Well. Taffy Brodesser-Akner’s assured and spiky novel about a busted marriage, “Fleishman Is in Trouble” (Random House, 384 pp., ★★★☆) is an assault on misleading surfaces. In most domestic novels, that means revelation­s of an affair, a hidden trauma or a long-buried family crisis. But Brodesser-Akner is after something more common yet more subtle: the inability of two members of a couple to simply hear each other, and how that miscommuni­cation is often gendered.

“Anyone who has ever been to just one session of couples therapy could tell you that beyond your point of view lies an abyss with a bubbling cauldron of fire, and that just beyond that abyss lies your spouse’s point of view,” she writes.

At first, the chasm between Toby and Rachel seems straightfo­rward. Toby is minding the kids and his career, pursuing a much-craved promotion. Meanwhile, Rachel, a high-powered agent — her biggest client is the creator of a “Hamilton”-esque musical about Woodrow Wilson’s wife — has gone AWOL since the split, unresponsi­ve to days of calls and texts. That’s enough time for Toby to doom Rachel as a Bad Mom, nurse slights and get drunk on dating-app profiles.

Caught in the middle is Toby’s friend and the novel’s narrator, Elizabeth, who has learned a few lessons about gender roles while working at a men’s magazine.
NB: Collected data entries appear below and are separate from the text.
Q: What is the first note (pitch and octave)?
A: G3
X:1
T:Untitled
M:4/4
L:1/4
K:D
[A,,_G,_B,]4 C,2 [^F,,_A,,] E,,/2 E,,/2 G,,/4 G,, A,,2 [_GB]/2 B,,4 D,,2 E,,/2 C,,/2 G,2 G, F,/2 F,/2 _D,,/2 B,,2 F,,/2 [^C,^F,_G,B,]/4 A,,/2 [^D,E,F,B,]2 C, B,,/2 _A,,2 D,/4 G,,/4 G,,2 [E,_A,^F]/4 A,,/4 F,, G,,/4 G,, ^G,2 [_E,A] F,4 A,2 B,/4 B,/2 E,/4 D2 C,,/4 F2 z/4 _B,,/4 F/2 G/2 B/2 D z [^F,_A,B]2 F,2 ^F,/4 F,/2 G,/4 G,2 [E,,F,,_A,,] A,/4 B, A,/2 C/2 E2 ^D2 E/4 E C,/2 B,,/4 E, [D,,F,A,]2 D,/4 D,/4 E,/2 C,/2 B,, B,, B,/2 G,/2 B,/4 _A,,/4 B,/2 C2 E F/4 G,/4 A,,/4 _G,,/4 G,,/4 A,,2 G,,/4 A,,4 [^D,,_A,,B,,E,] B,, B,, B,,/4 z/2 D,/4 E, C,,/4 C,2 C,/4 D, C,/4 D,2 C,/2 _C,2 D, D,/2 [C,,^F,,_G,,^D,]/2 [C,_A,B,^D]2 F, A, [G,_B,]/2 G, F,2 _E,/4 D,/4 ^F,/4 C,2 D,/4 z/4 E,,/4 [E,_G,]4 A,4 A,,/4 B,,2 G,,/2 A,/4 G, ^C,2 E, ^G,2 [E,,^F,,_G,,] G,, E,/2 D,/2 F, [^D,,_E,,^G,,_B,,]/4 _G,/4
For her, Rachel’s vanishing act is a problem for sure, but Toby’s I’m-the victim keening about how Rachel “went for his masculinit­y like it was an artery” blows matters out of proportion at Rachel’s expense. As Elizabeth puts it: “Whatever kind of woman you are, even when you’re a lot of kinds of women, you’re still always just a woman, which is to say you’re always a little bit less than a man.”

Brodesser-Akner, who like Elizabeth toiled at men’s mags before her current post at The New York Times, is a topnotch featured writer thanks to her hyper-observant sensibilit­y, which serves her well as a novelist. Equally important, she’s a master of structure, knowing what to withhold to keep a reader’s interest. For most of “Fleishman Is in Trouble,” she conceals details of Rachel’s disappeara­nce: What kind of woman would vaporize on her husband, kids, job, just like that?

Well. The final third of the novel cannily upends our understand­ing of the Fleishmans’ relationsh­ip, exposing what kind of labor in a marriage is valued, what culturally qualifies as good parenting, why the bar for being considered a good dad is so low and why the one for being deemed an unfit mother is even lower. “Fleishman” is an entertaini­ng novel about 40-something foibles, but it also delivers a piercing message about just how much within a relationsh­ip is prone to misinterpr­etation.